Meyler de Bermingham founded the priory in 1241. A provincial chapter was held at Athenry in 1242.

Over time, local notables contributed to Athenry's funding and expansion, as recorded in the priory's surviving register obtained by historian James Ware.
Between 1241 and 1242, Feidlim Ua Conchobair, King of Connacht built the refectory, Owen Ó hEidhin, King of Uí Fiachrach Aidhne built the dormitory, and Conchobar Ó Cellaigh of Uí Maine the chapter house.
Flann Mac Flainn, Archbishop of Tuam, built a house for scholars in the 1250s.

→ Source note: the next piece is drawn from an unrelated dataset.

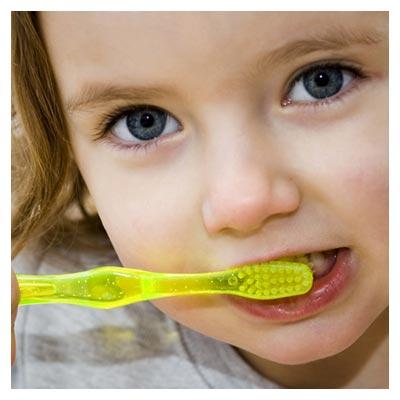 عکس مسواک زرد و دختر بچه کوچک و دندان هایش به صورت فرمت jpg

In 1324, William Liath de Burgh left money to enlarge the church and priory, a task completed by 1345. Joanna de Ruffur died in 1408 and left money to construct a new east window and windows in the choir.

When Athenry Priory was burned in 1423,indulgences were granted by Pope Martin V and later Pope Eugene IV to those who contributed to its repair.

The monastery was dissolved in 1574. Athenry Abbey was burned during the uprising of William mac an Iarla Burke in the 1570s. Regular Observant Friars reoccupied it between 1595 and 1597.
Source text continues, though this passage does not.